GIVEN PASSAGE ->
First and foremost, I'm a huge fan of Indigo. I'm also hugely thankful that Matt and Jay have dedicated their work for this project. Having lived without home automation for a couple of months during a move and when away on vacations, I've come to realize just how enabling Indigo has made my laziness! I really cannot see living without home automation in general and indigo specifically.

I dabble with very basic stuff but I am no developer, but something has been nagging at me for several years.

Each year we get a dire warning about not updating to a beta version of the software. I understand the ideas here... Apple pushes the envelope or rewrites something that wasn't broken to begin with and breaks a bunch of shit. Much of this gets fixed during the beta development process and gets fixed.

However, during the last few years the warnings have extended beyond that. For example, we are up to Mac OS .5 release and still told to hang tight if we want a stable system. I can appreciate that approach. If we keep the same OS we are going to be in a stable predicable environment. At one time, that was fine because Indigo really was the only mission critical software I was running. However as time has progressed, I now run Plex, Photos where I download all my originals, and other things that are also mission critical. I'm sure these mission critical things vary from user to user but I can't imagine I'm the only one in this boat.

REQUIRED ACTIONS ->
A - In the post about Indigo and Mac OS updates, for how long and when did the writer live without home automation?
B - Continue the post about Indigo and Mac OS updates, picking up after its final sentence.

DATASET EXTRACT ->
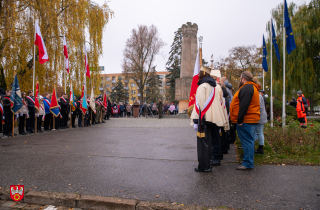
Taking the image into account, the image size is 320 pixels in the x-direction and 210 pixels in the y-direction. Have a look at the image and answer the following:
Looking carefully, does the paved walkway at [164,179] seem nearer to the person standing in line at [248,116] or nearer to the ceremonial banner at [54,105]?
the person standing in line at [248,116]

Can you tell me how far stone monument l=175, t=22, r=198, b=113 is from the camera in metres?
25.3

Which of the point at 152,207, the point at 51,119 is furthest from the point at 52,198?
the point at 51,119

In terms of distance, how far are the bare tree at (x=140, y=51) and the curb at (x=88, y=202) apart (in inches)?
1609

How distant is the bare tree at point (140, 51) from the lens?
43.8 meters

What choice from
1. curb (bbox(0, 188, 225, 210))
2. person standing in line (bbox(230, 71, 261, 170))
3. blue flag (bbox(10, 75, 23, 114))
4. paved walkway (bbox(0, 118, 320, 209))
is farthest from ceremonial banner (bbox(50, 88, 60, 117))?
person standing in line (bbox(230, 71, 261, 170))

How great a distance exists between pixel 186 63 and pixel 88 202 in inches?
899

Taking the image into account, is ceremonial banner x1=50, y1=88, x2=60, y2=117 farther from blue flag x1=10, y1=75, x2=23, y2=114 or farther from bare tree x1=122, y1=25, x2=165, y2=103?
bare tree x1=122, y1=25, x2=165, y2=103

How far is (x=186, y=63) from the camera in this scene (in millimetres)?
25469

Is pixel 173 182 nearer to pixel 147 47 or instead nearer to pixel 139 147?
pixel 139 147

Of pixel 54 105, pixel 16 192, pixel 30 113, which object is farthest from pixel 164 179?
pixel 54 105

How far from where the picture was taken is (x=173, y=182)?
4.45 metres

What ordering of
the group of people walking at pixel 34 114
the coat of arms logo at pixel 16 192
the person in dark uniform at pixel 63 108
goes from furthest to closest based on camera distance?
the person in dark uniform at pixel 63 108 < the group of people walking at pixel 34 114 < the coat of arms logo at pixel 16 192

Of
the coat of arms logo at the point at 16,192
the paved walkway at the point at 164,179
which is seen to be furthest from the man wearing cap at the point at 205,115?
the coat of arms logo at the point at 16,192

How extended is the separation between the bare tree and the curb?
134 ft
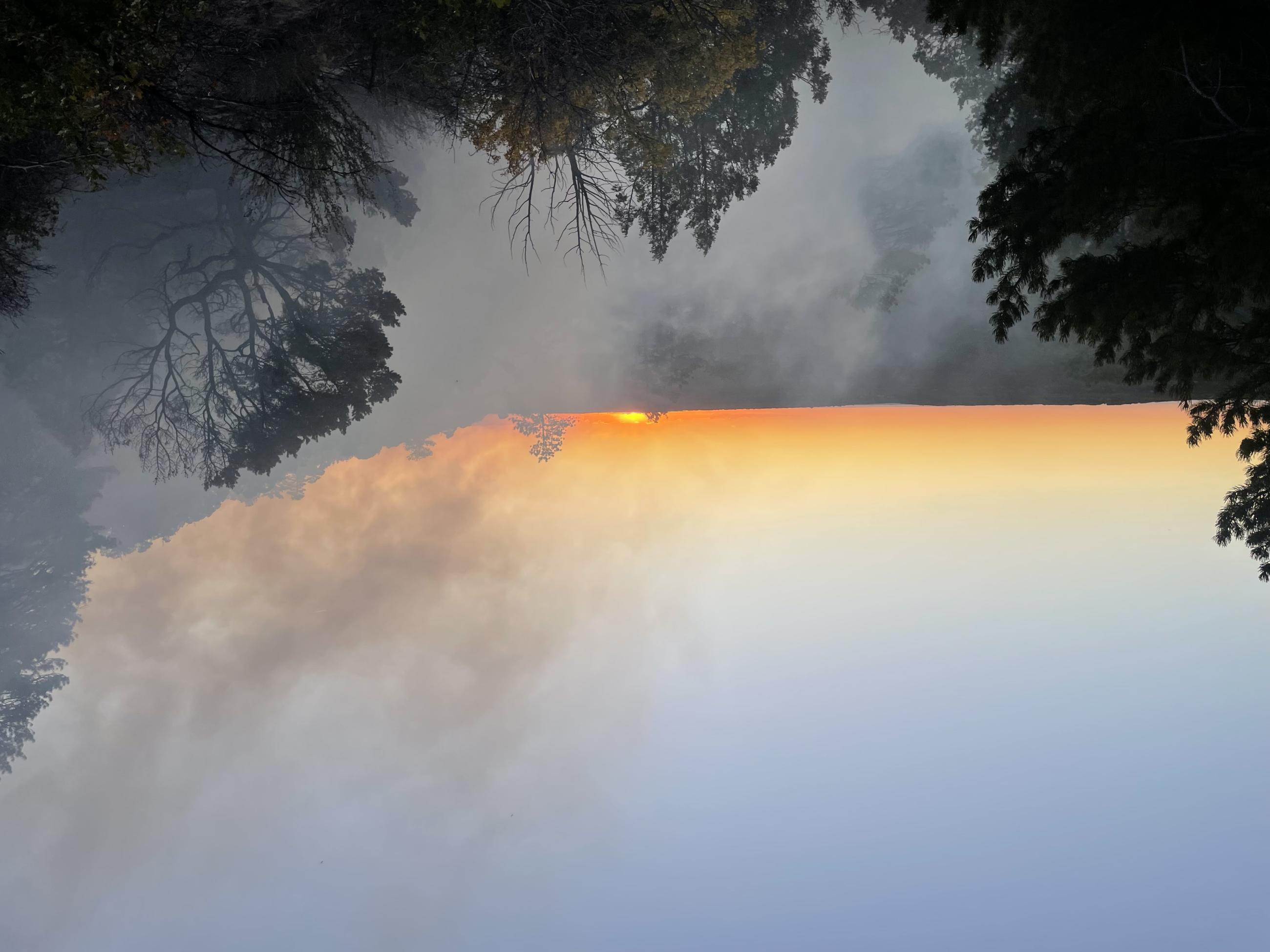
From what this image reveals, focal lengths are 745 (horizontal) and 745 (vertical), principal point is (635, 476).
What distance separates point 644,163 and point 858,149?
8.46 m

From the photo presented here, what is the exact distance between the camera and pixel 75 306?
17500 millimetres

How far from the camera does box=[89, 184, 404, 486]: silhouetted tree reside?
17688 millimetres

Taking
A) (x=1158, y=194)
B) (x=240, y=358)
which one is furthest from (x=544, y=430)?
(x=1158, y=194)

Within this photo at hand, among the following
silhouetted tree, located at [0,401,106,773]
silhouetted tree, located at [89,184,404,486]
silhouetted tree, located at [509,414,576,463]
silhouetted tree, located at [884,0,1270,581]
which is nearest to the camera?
silhouetted tree, located at [884,0,1270,581]

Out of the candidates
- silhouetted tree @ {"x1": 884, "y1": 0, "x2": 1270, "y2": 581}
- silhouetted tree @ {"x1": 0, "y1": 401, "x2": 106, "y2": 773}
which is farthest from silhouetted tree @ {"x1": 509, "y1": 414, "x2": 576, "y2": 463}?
silhouetted tree @ {"x1": 884, "y1": 0, "x2": 1270, "y2": 581}

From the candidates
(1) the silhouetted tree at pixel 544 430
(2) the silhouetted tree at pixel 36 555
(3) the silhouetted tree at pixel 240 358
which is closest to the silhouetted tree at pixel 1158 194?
(3) the silhouetted tree at pixel 240 358

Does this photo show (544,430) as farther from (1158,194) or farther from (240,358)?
(1158,194)

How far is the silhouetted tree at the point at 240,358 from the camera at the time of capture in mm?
17688

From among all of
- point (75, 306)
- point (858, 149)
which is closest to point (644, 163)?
point (858, 149)

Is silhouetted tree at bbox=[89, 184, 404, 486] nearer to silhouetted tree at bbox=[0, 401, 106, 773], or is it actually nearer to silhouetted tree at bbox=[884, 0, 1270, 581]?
silhouetted tree at bbox=[0, 401, 106, 773]

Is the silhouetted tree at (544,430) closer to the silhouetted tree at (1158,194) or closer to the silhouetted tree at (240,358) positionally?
the silhouetted tree at (240,358)

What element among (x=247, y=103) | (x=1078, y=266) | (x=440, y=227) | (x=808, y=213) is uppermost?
(x=808, y=213)

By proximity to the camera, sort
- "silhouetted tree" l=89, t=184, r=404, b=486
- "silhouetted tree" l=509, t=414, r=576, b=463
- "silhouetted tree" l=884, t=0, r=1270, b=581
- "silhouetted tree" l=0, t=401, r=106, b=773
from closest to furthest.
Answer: "silhouetted tree" l=884, t=0, r=1270, b=581 < "silhouetted tree" l=89, t=184, r=404, b=486 < "silhouetted tree" l=0, t=401, r=106, b=773 < "silhouetted tree" l=509, t=414, r=576, b=463

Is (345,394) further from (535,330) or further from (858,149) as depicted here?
(858,149)
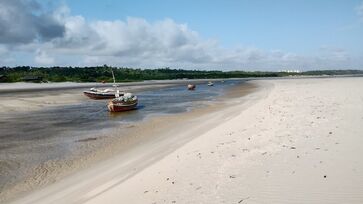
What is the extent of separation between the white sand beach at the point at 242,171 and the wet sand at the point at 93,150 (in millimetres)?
756

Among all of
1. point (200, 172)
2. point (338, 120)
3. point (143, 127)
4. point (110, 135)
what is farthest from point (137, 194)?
point (143, 127)

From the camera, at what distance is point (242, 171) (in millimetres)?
9008

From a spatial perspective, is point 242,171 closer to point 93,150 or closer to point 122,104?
point 93,150

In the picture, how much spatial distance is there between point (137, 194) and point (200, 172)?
1.76 meters

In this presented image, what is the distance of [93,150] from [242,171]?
9.04 metres

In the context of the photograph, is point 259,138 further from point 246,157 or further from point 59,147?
point 59,147

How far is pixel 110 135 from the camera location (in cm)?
2041

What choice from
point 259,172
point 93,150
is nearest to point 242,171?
point 259,172

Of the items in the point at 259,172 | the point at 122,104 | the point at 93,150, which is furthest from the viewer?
the point at 122,104

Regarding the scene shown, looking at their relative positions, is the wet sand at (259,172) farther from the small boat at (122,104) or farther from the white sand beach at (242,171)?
the small boat at (122,104)

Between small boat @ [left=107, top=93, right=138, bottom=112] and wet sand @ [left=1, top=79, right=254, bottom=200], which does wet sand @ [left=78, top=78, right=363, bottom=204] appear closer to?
wet sand @ [left=1, top=79, right=254, bottom=200]

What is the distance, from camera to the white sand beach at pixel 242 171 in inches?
297

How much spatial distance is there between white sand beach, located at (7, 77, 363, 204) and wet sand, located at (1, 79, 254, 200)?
756 millimetres

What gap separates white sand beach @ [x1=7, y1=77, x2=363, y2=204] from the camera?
7543 millimetres
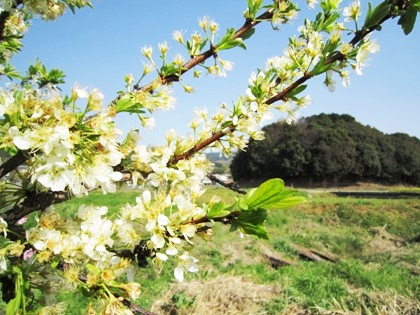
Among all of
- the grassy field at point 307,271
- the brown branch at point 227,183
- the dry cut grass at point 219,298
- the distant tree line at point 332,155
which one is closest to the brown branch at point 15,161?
the brown branch at point 227,183

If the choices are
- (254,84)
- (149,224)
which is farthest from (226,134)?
(149,224)

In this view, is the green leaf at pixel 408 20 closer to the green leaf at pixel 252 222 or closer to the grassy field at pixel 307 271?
the green leaf at pixel 252 222

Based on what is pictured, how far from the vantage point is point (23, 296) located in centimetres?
97

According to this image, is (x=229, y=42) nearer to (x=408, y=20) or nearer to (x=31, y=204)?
(x=408, y=20)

RESPONSES PER TASK ->
A - For a couple of months, during a move and when away on vacations.

B -
While I would gladly buy another mac mini server to dedicate as an indigo machine, this isn't a decision that I'm willing to make financially.

I can understand staying away from betas, but the OS is mature. While there ARE still bugs, bad ones, that have not been addressed, many other developers have work arounds built into their applications to overcome these (not the identical ones that cause issues with indigo, but speaking very generally) errors. Please help me understand why Indigo hasn't done the same. Again, I mean no disrespect to the guys here, but is it just because it is so hardware related that to try to build in a work around isn't possible?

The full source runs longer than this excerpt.